GNU Make for Data Analysis Workflow Management

I’ve finally started using GNU make as a data analysis workflow management tool. I knew it existed as a software “build” tool, and although I always thought Makefile1 sound pretty cool, I never actually had to use it, not just as a build tool, but also as a data analysis workflow management tool.

It started with @thosjleepr’s tweet that showed up in my feed:

Inspired by @carlislerainey, I’ve added some code to my intro #make tutorial that visualizes the makefile’s dependency graph natively in R using #ggraph.

I never actually looked closely at what the author did in this nice tutorial, but rather ended up taking a detour and actually started looking more closely into using make as a workflow management tool. It so happened that at the time, I needed to keep running some set of scripts over and over depending on “refresh” status of each step, and so when I ran into this tweet, I decided to jump on using make finally, and now make is one of those topics that I wish I had learned and started using while at school2.

It’s been less than 2 weeks since I started using make, and I’m not a make expert by no means. Nonetheless, I like talking about data anlaysis workflow, so here’s my thoughts on using make as a data analysis workflow management tool as a reference. Since it’s my thoughts as of today, I’m sure some of my takes will change over time.

  1. It’s relevant to many data analysis projects.

From the Wikipedia on make (software):

Besides building programs, Make can be used to manage any project where some files must be updated automatically from others whenever the others change.

It makes sense many tutorials on make (especially in the context of using it together with R) that I encountered used generating some documents as a use case. E.g., use make to streamline updating plots and inserting newly refreshed plots in the final document output. My immediate need didn’t involve updating a report over and over, but rather looked something like Figure 1:

Base Workflow

Figure 1: Base Workflow

Basically this example workflow involves generating/refreshing several hive tables, training ML models, and joining hive tables. Sometimes all 5 steps need to be run in a proper sequence, other times only a subset of steps need to be run, like Figure 2:

Workflow ScenariosWorkflow Scenarios

Figure 2: Workflow Scenarios

So if there’s anyone out there who’s on the edge and haven’t started using a tool like make for workflow management, thinking such tool is not relevant in data analysis, I hope above figures (and this post) provide some convincing argument for using it.

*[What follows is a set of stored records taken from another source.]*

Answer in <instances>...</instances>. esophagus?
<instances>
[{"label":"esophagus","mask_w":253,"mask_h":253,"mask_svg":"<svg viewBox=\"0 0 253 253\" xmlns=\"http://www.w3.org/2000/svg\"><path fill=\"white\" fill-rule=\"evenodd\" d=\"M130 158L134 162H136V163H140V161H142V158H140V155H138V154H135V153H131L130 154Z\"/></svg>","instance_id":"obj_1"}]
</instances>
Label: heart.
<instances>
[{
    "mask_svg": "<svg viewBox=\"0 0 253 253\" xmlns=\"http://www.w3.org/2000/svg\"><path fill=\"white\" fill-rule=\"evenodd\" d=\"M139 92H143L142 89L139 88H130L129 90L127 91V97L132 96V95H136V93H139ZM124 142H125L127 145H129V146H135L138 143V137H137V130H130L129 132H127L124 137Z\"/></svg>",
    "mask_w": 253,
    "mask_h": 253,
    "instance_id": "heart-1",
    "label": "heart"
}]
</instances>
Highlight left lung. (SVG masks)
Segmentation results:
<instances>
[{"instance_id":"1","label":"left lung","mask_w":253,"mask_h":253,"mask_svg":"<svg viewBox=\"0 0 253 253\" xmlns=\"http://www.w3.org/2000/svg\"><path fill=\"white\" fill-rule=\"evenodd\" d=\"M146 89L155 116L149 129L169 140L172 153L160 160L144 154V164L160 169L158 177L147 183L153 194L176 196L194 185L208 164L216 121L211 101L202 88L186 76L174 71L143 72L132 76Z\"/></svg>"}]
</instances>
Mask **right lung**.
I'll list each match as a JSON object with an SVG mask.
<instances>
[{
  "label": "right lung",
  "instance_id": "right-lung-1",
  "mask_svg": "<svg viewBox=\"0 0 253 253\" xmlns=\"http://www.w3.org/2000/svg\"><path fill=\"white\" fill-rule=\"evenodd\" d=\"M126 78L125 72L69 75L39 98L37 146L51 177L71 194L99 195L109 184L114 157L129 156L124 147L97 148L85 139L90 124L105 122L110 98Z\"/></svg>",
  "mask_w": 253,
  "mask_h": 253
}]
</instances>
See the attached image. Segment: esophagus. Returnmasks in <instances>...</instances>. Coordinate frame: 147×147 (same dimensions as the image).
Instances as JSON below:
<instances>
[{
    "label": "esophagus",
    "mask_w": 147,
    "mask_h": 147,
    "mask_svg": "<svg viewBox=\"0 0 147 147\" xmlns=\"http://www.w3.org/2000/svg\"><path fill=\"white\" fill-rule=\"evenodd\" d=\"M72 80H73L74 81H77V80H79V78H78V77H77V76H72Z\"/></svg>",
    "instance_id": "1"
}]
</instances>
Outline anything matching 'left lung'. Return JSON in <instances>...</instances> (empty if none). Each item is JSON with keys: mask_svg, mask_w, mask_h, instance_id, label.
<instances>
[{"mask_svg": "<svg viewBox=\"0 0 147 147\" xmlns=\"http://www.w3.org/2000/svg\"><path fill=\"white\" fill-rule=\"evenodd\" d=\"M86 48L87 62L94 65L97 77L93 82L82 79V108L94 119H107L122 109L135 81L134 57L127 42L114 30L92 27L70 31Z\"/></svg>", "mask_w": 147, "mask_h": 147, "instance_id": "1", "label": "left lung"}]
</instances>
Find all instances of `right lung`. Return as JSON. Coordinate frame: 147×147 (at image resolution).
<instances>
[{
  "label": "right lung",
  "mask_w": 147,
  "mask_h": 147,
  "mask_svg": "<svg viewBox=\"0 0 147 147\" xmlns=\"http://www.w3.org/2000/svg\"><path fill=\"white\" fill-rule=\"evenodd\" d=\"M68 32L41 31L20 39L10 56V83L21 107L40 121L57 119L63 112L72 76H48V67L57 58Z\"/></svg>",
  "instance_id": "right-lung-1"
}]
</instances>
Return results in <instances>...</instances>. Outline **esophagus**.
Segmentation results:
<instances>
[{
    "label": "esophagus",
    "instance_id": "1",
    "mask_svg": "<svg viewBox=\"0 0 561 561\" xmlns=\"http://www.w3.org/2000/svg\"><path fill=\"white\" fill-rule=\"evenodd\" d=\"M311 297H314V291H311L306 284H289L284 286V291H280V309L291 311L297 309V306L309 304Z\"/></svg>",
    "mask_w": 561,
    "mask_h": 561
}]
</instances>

  1. It helped me put more efforts in modularizing codes.

A Makefile is a collection of one or more rules, with a single rule consisting of a target, dependencies, and commands. In order to use commands in a Makefile, it’s imperative that the codes can be run in command line, and not just in interactive environment (REPL).

I don’t know what’s the best way to write a “program” for a data analysis project, and many of my codes are still mostly used in interactive mode. With the use of make, however, I’m putting more efforts to make sure my codes are run in command line, and REPL is used only for checking snippet of codes, not the entirety. So instead of working exclusively in a REPL shell (say R and/or hive shell), I now try to make sure the script files work by starting them in command line.

This is an important shift, I think, that has more implications, and I’m sure I’ll have more to say about this shift in the future.

  1. It helps keep track of workflow dependency and documentation in one place.

This is a nice little benefit of using make that I liked nonetheless. When I work on a project for 2-3 days, take a break from it, and come back in 2-3 weeks, I want to be able to recall what I have done and start picking up on things with minimal effort. With a combination of comments and a sed command in a Makefile, helpful documentation/notes can be extracted from command line like below.

~$ make help
 1_gen_tbl_A: generate/refresh table A
 2_train_model: train ml model using table A and generate table B
 3_gen_tbl_C: generate/refresh table C (not dependent on steps 1 and 2!)
 4_join_B_and_C: join tables B and C as a prep for step 5
 5_compare_B_and_C: compare B and C by creating a performance table

Software carpentry’s lesson on automation and make provides a how-to.

  1. There are many alternatives to GNU make.

The tool has been around for nearly 40 years now. Obviously, I like it for several reasons as a workflow management tool, but at the same time, there are some limitations that can make it less attractive nowadays. I have not done a thorough research on this, but there seem to be many alternatives, each one of which has its own strength and weakness.

There are some great tutorials and documentations on GNU make, and here are a couple more links as a reference.

  1. Make reads this Makefile (in the current directory) and works on the rules within it.

  2. I should prob start gathering these topics and write about them sometime in the future.